● **Required work**: Reproduce the records below word for word, starting at the line that contains "this 600×400 image." and continuing through the end of the records, but leave out the pictures.

● **Data in this exercise**:

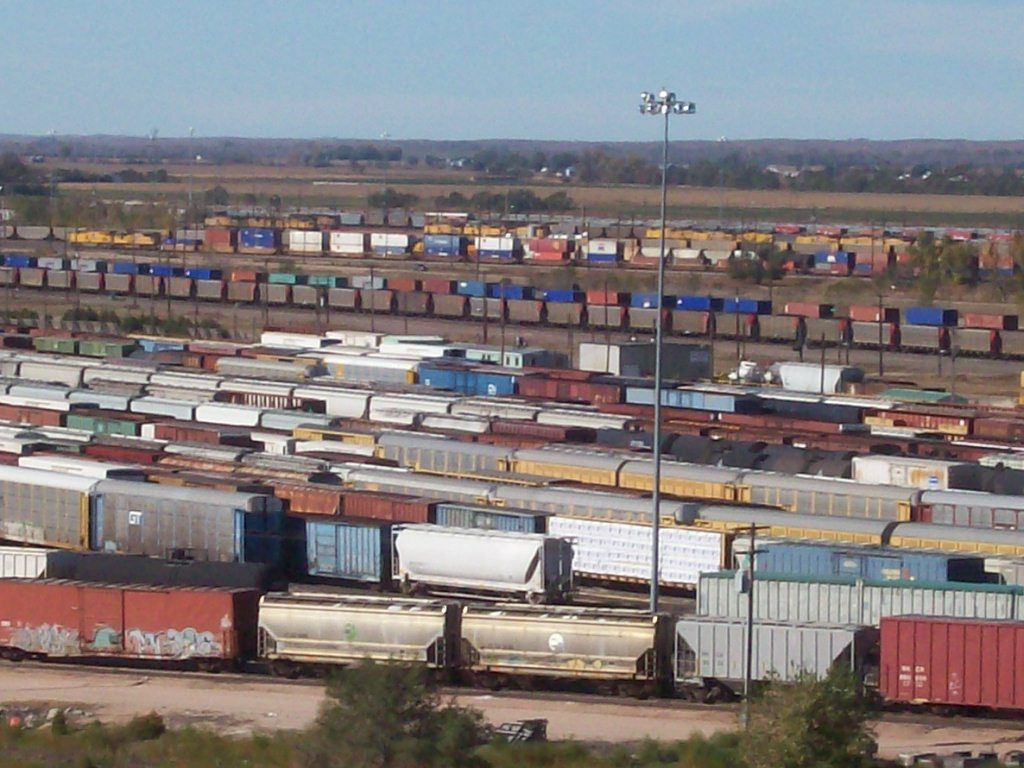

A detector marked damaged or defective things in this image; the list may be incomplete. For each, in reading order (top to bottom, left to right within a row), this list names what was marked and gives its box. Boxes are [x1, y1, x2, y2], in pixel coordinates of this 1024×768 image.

brown rusty boxcar [0, 581, 260, 667]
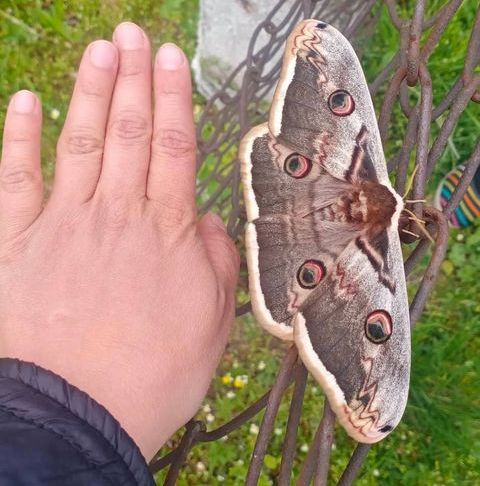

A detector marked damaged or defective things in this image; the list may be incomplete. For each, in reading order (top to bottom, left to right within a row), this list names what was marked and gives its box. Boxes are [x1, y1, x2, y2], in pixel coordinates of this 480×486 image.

rusty metal fence [148, 1, 478, 484]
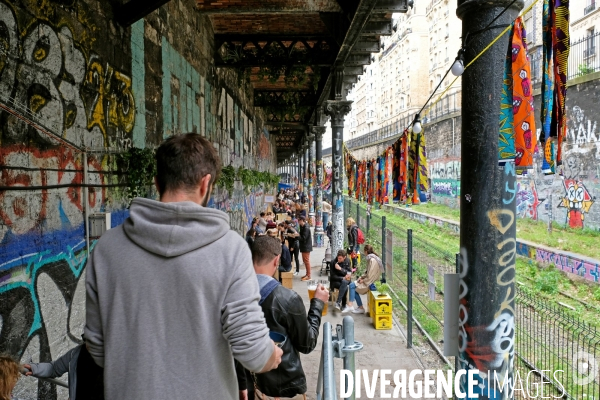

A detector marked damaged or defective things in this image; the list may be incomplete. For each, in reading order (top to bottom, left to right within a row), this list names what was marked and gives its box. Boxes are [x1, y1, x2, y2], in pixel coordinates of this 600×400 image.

rusty metal pillar [458, 0, 524, 396]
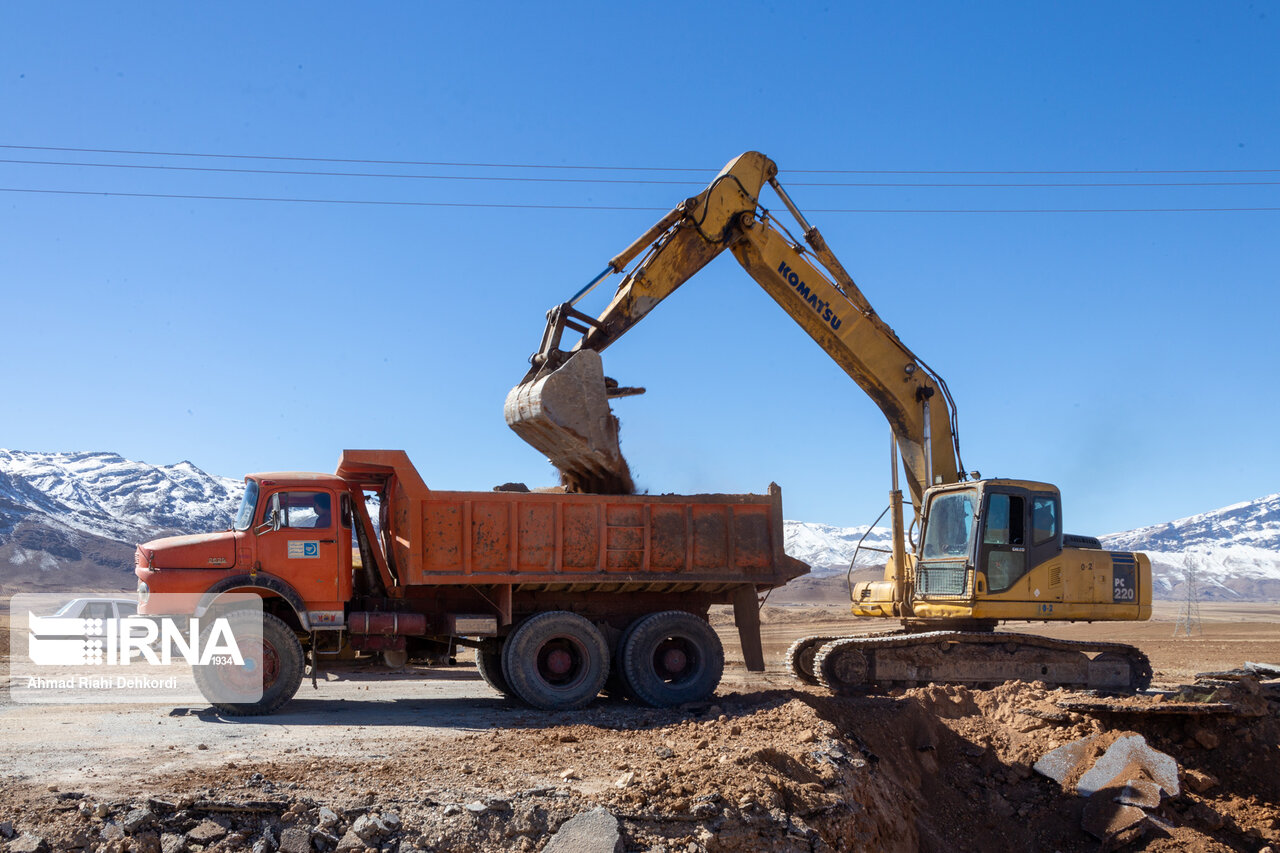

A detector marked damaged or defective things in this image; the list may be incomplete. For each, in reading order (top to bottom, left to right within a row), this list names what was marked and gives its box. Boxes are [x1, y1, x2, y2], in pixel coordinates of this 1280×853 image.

● **Answer to this task**:
A detector marked damaged or defective things in this image; the list may be incomplete. For each, in reading order (top to bottom, left to right within a row), this list names what was marked and gives its box. Boxes are [x1, y1, x2, y2], in pixel coordinates of this 600×400 image.

rusty metal pillar [458, 0, 524, 396]

A detector marked damaged or defective things in this image; the list may be incomplete. For each, in reading order (top to bottom, left to right within a row), this list names what was marked and gives its box. Boxes are [x1, y1, x2, y2], in pixel coordinates of this 1280×853 image.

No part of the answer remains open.